# Work to complete
Retype each line below precisely and omit all images.

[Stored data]
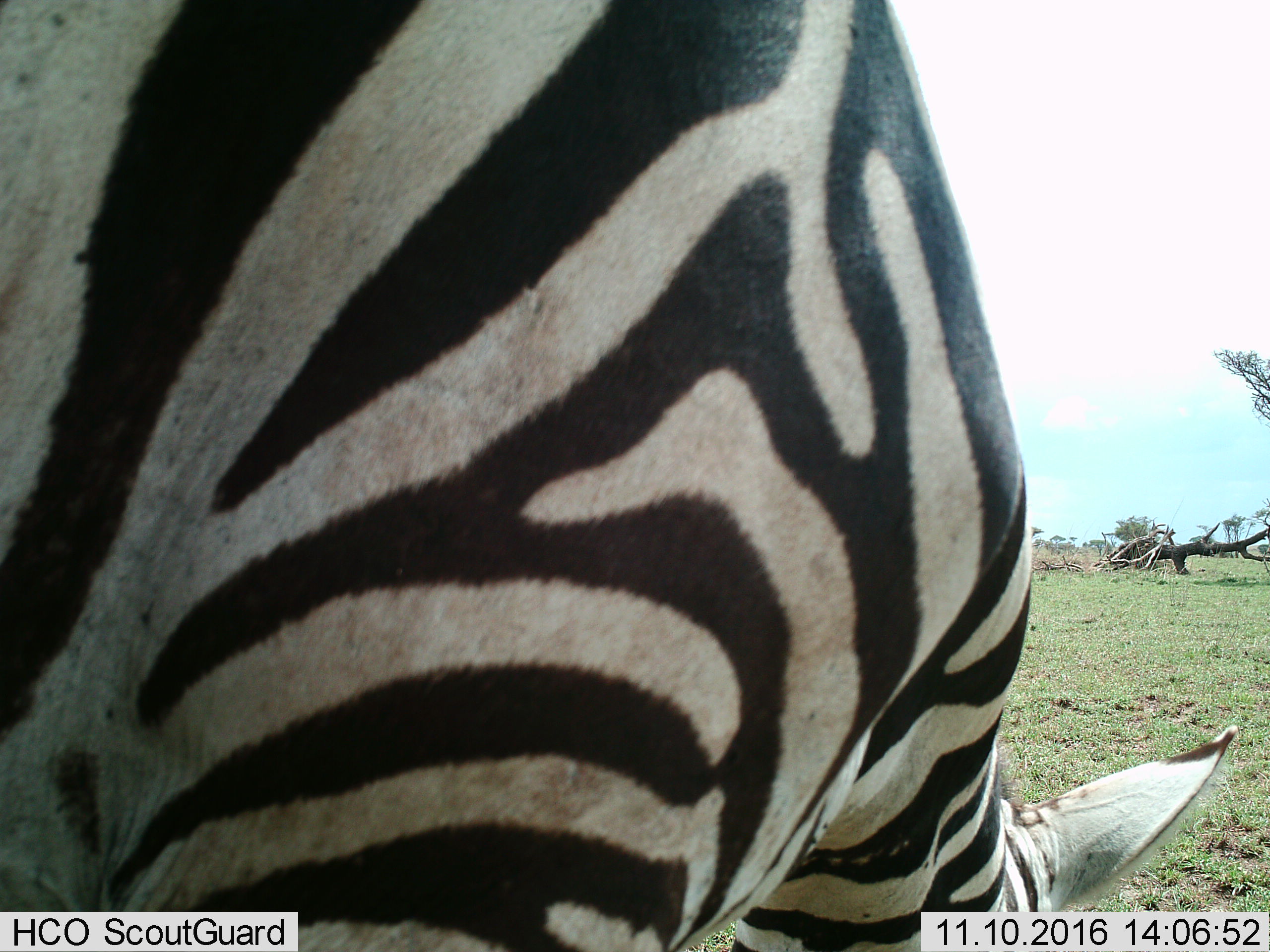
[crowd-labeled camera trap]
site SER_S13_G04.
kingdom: Animalia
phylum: Chordata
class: Mammalia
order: Perissodactyla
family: Equidae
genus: Equus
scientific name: Equus quagga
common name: plains zebra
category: zebraplains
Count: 1.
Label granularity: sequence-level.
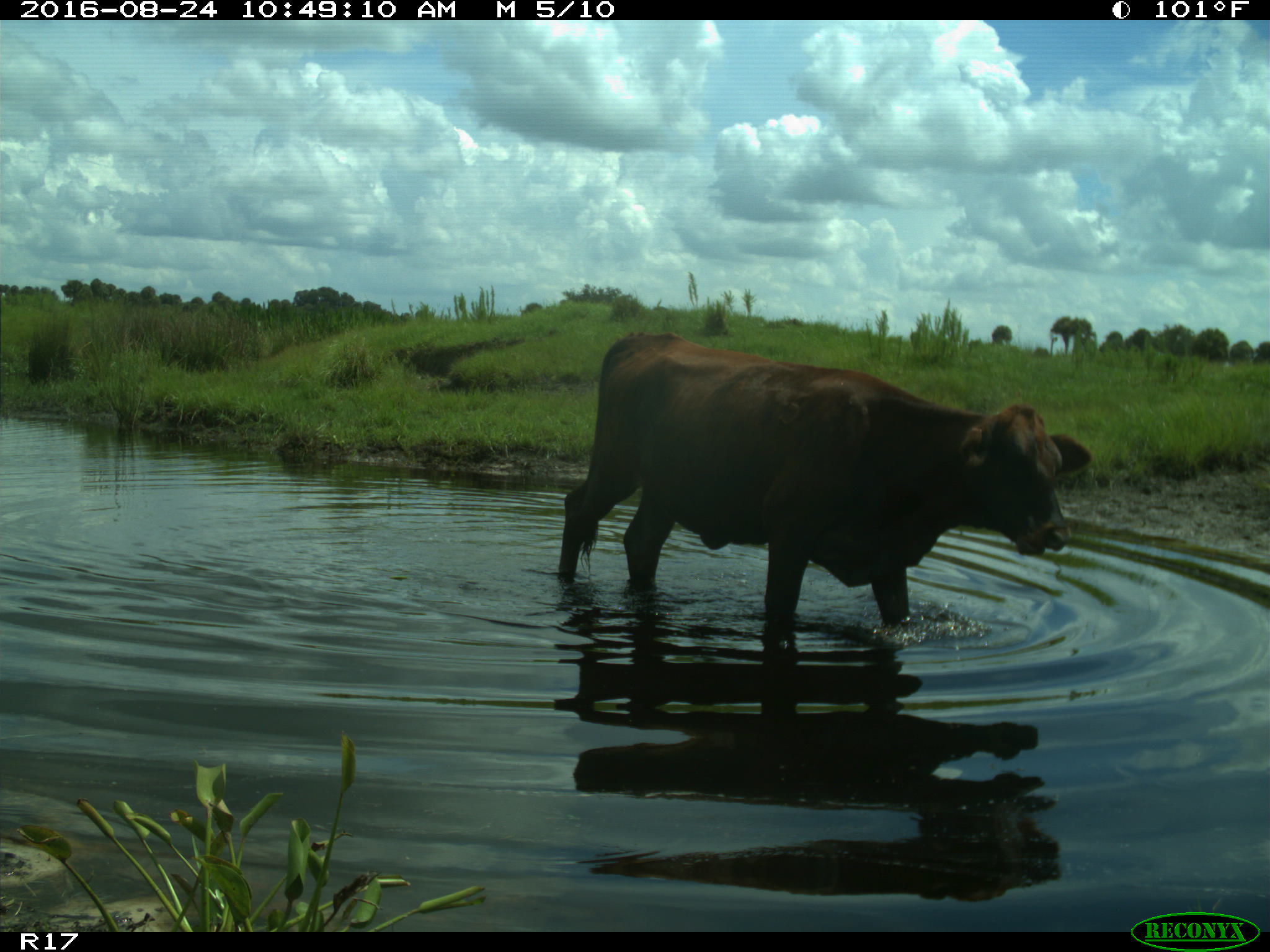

# Completed task
[crowd-labeled camera trap]
site SER_S13_G04.
kingdom: Animalia
phylum: Chordata
class: Mammalia
order: Perissodactyla
family: Equidae
genus: Equus
scientific name: Equus quagga
common name: plains zebra
category: zebraplains
Count: 1.
Label granularity: sequence-level.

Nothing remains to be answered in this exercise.